A juiz presidente sugeriu até que a testemunha se deslocasse a um café ou ao posto da polícia onde pudesse ter internet, mas Bozó explicou que não há polícia na zona onde se encontra e que os agentes só lá passam uma vez por semana. Já irritado, o familiar dos senhorios de Rui Pinto acabou por dizer que não via Rui Pinto há quatro anos, questionando assim a utilidade do seu testemunho. A conversa durou mais de 15 minutos e levou a juiz presidente a optar por tentar contactar Bozó “por outra via”. “Não vale a pena estar a irritar-se“, disse à tradutora. Sentado no banco dos arguidos, Rui Pinto fazia um esforço visível para ouvir a tradutora a falar em húngaro.

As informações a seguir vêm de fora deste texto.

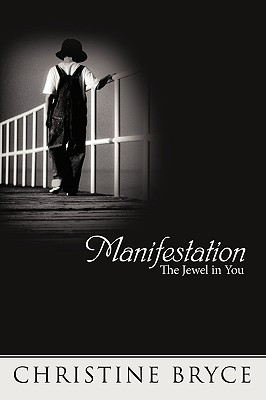 Manifestation By Christine Bryce (Paperback) 9781426926099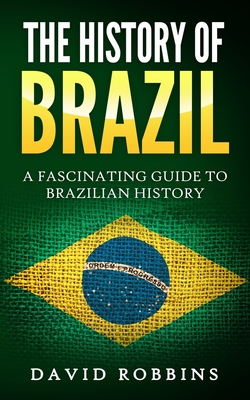 The History of Brazil: A Fascinating Guide to Brazilian History - Robbins, David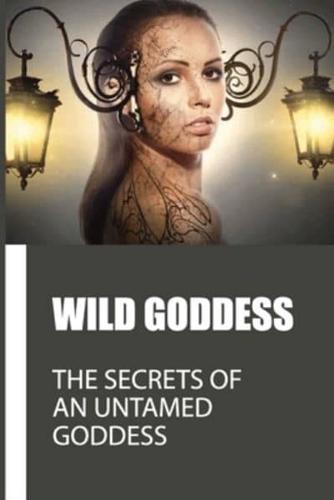 Wild Goddess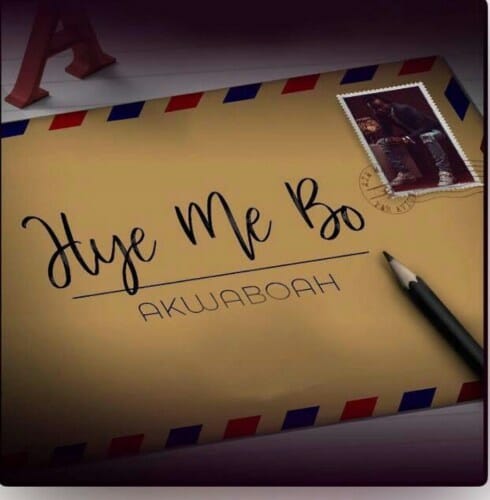 AKwaboah – Hye Me Bo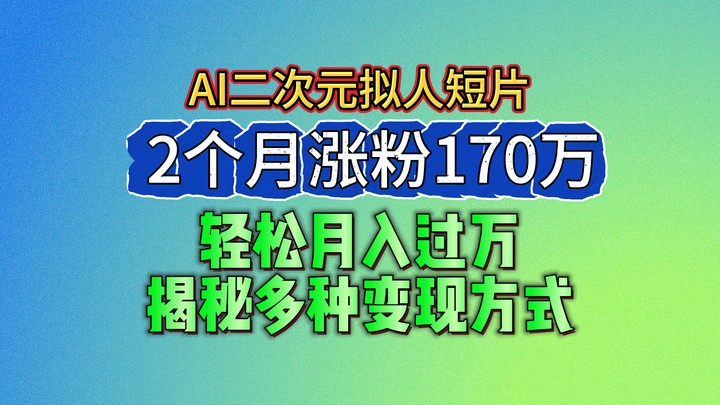 2024最新蓝海AI生成二次元拟人短片，2个月涨粉170万，轻松月入过万，揭秘多种变现方式-云库资源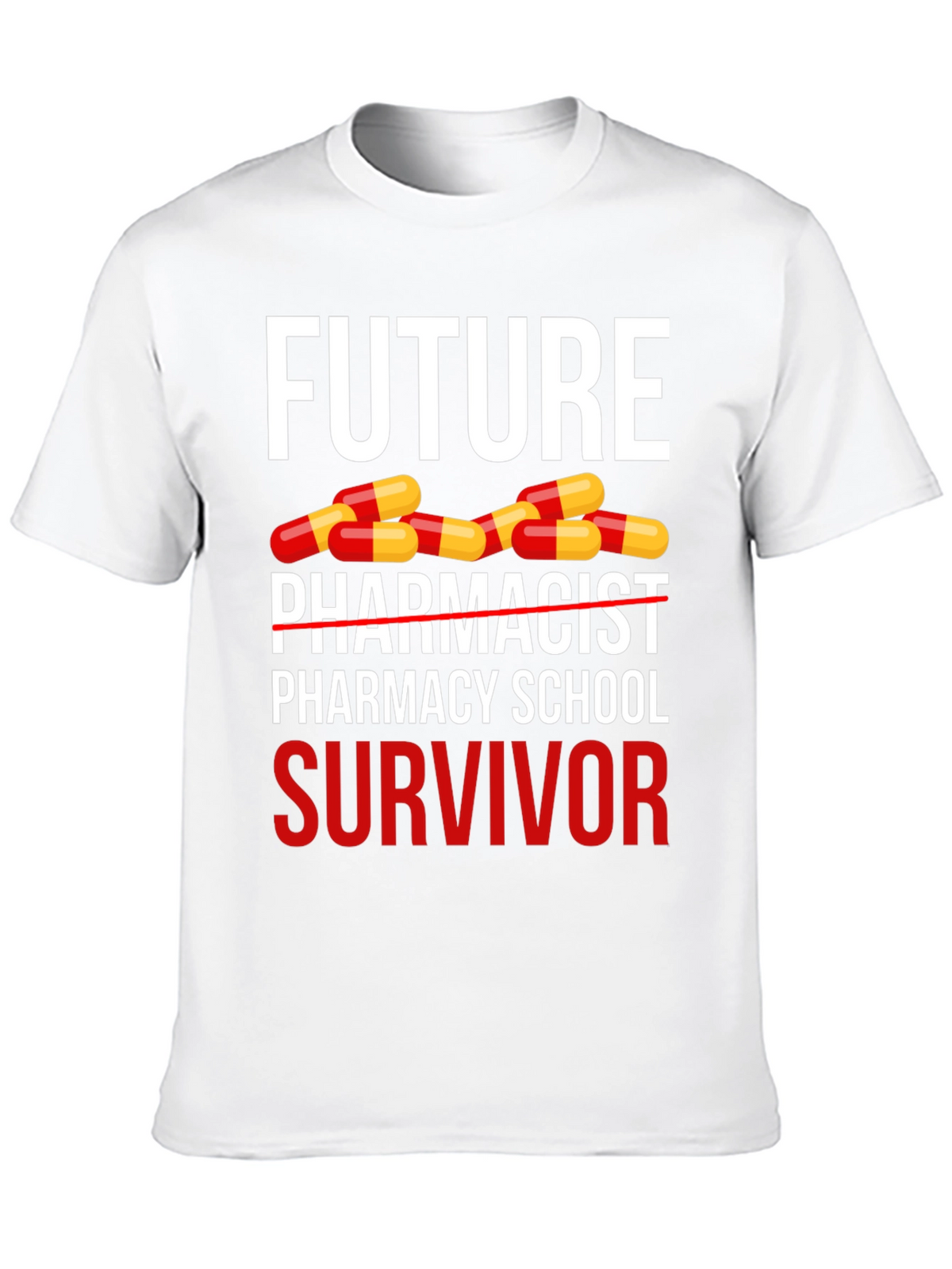 Future Pharmacist Survivor T-Shirt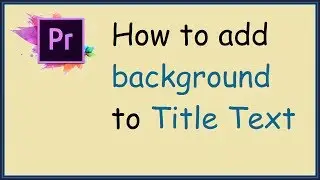 How to add a background to text in adobe premiere pro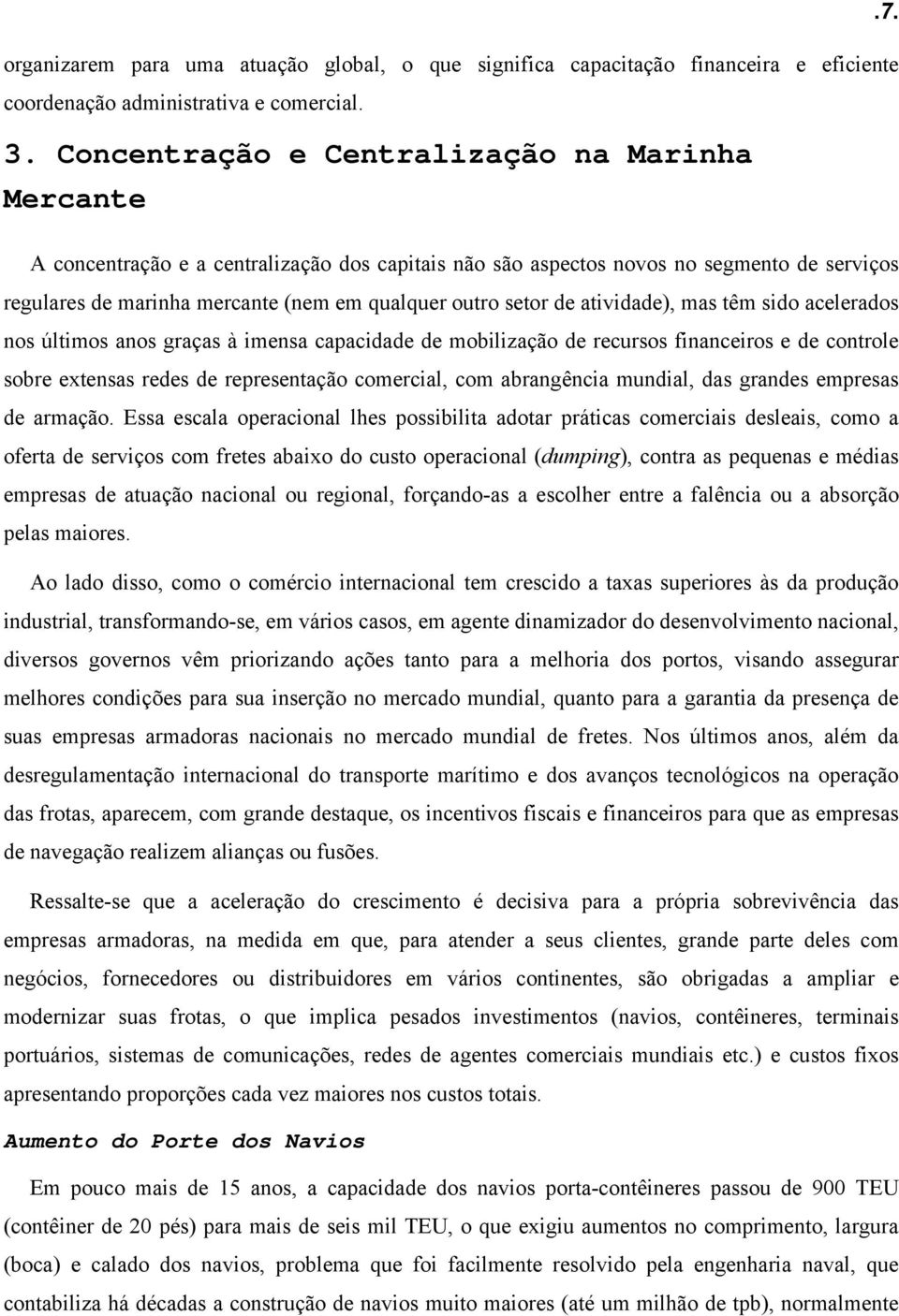 setor de atividade), mas têm sido acelerados nos últimos anos graças à imensa capacidade de mobilização de recursos financeiros e de controle sobre extensas redes de representação comercial, com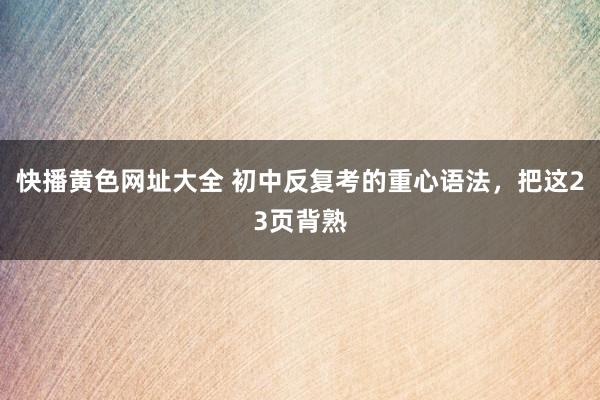 快播黄色网址大全 初中反复考的重心语法，把这23页背熟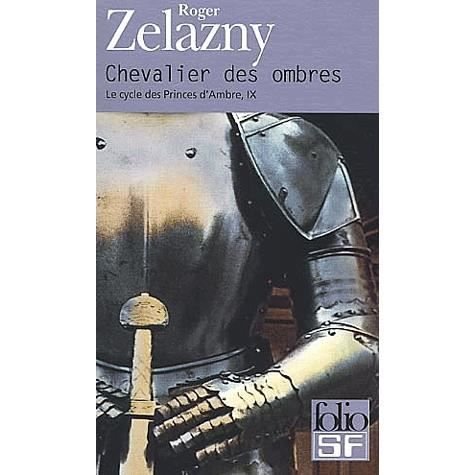 Cover for Roger Zelazny · Chevalier Des Ombr Cyc 9 (Folio Science Fiction) (French Edition) (Paperback Book) [French edition] (2001)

Rui Pinto, o principal arguido, responde por 90 crimes — todos relacionados com o facto de ter acedido aos sistemas informáticos e caixas de emails de pessoas ligadas ao Sporting, à Doyen, à sociedade de advogados PLMJ, à Federação Portuguesa de Futebol, à Ordem dos Advogados e à PGR. Entre os visados estão Jorge Jesus, Bruno de Carvalho, o então diretor do DCIAP Amadeu Guerra ou o advogado José Miguel Júdice. São, assim 68 de acesso indevido, 14 de violação de correspondência, seis de acesso ilegítimo e ainda por sabotagem informática à SAD do Sporting e por tentativa de extorsão ao fundo de investimento Doyen.

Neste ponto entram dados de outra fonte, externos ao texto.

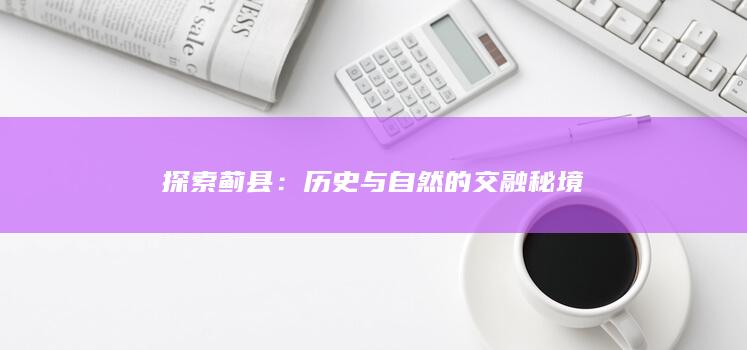 探索蓟县：历史与自然的交融秘境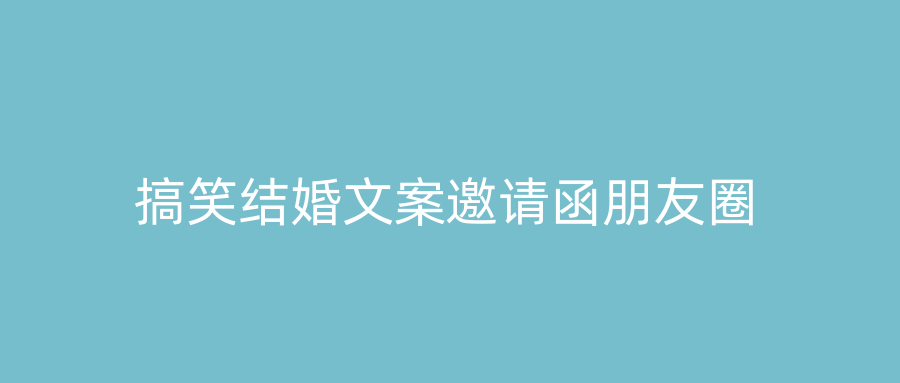 搞笑结婚文案邀请函朋友圈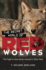 The Secret World of Red Wolves: the Fight to Save North America's Other Wolf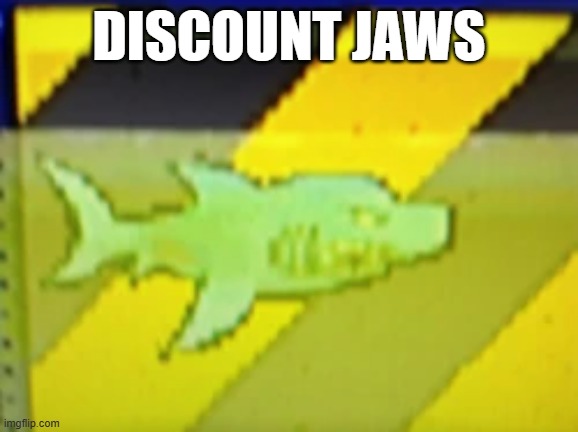 discount jaws | DISCOUNT JAWS | image tagged in jaws | made w/ Imgflip meme maker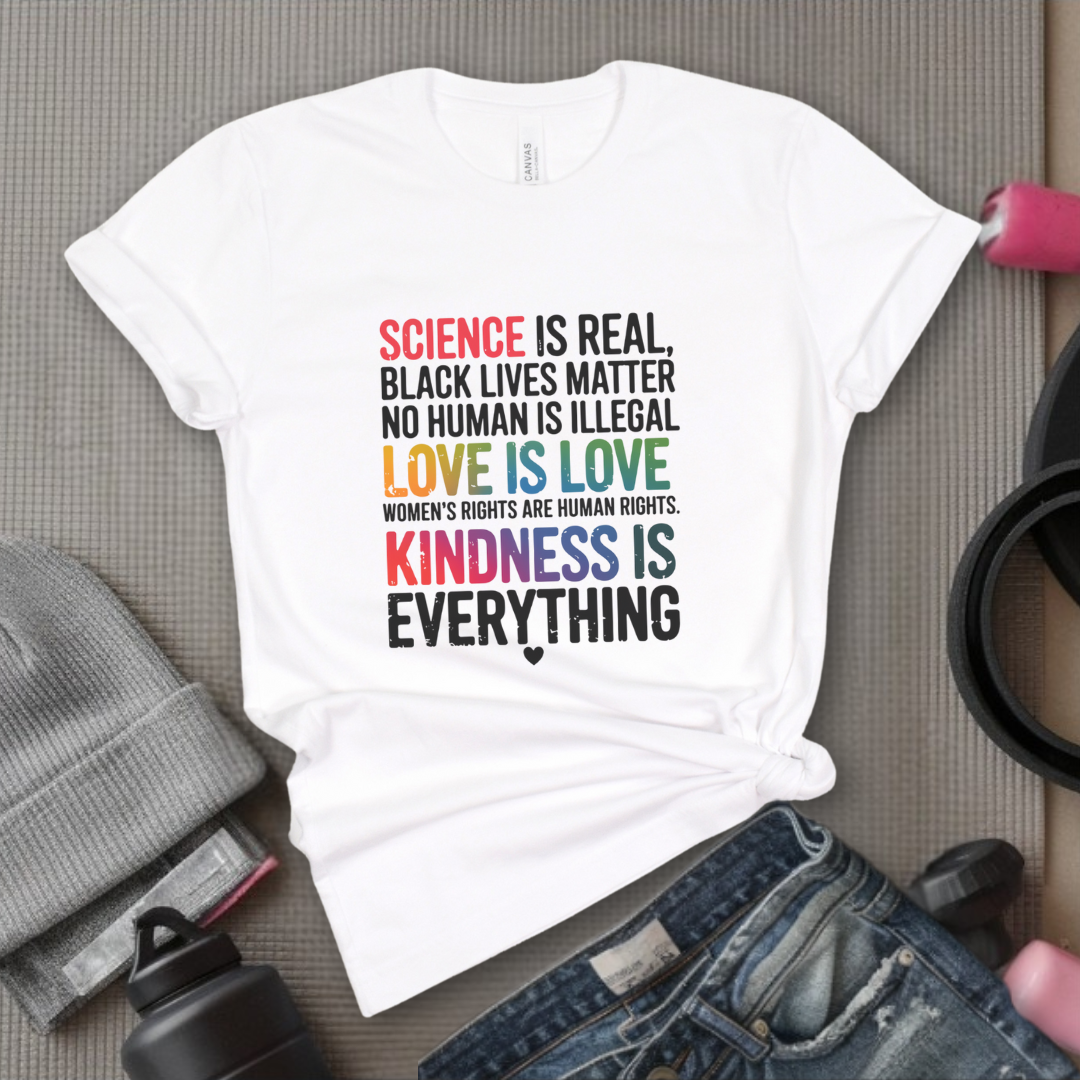 Science Is Real Black Lives Matter - Women Empowerment Tshirt - Gift for Strong Women, Feminists - Bella Canvas 3001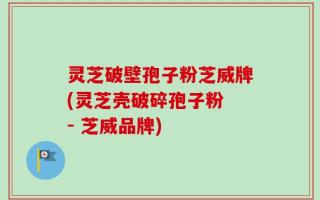 灵芝破壁孢子粉芝威牌(灵芝壳破碎孢子粉 - 芝威品牌)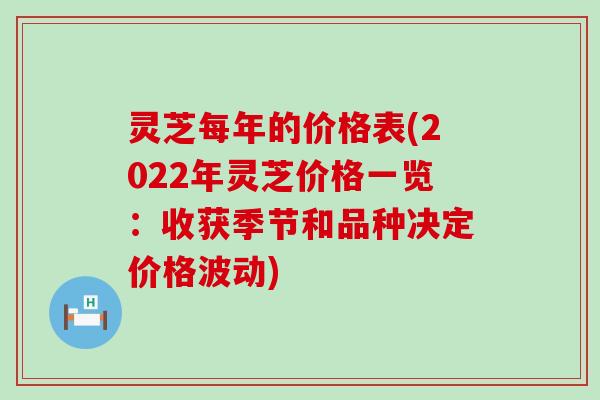 灵芝每年的价格表(2022年灵芝价格一览：收获季节和品种决定价格波动)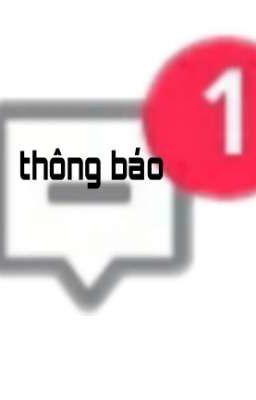 thông báo tí xíu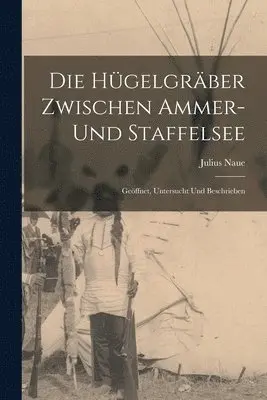 Hügelgräber zwischen Ammer- und Staffelsee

Aníbal Pinto, o seu advogado à data dos alegados crimes, responde pelo crime de tentativa de extorsão. Isto porque, segundo a investigação, Rui Pinto terá exigido à Doyen um pagamento entre 500 mil e um milhão de euros para que não publicasse documentos relacionados com a sociedade que celebra contratos com clubes de futebol a nível mundial. Aníbal Pinto, então advogado do hacker, terá servido de seu intermediário. E é por isso que se sentam os dois, lado a lado, em frente ao coletivo de juízes.
O alegado pirata informático esteve em prisão preventiva desde 22 de março de 2019 e foi colocado em prisão domiciliária a 8 de abril deste ano, numa casa disponibilizada pela PJ. Na sequência de um requerimento apresentado pela defesa do arguido, a juiz Margarida Alves, presidente do coletivo de juízes — que está a julgar Rui Pinto e que tem como adjuntos os juízes Ana Paula Conceição e Pedro Lucas — decidiu colocá-lo em liberdade. O alegado pirata informático deixou as instalações da PJ no início de agosto e a sua morada atual é desconhecida.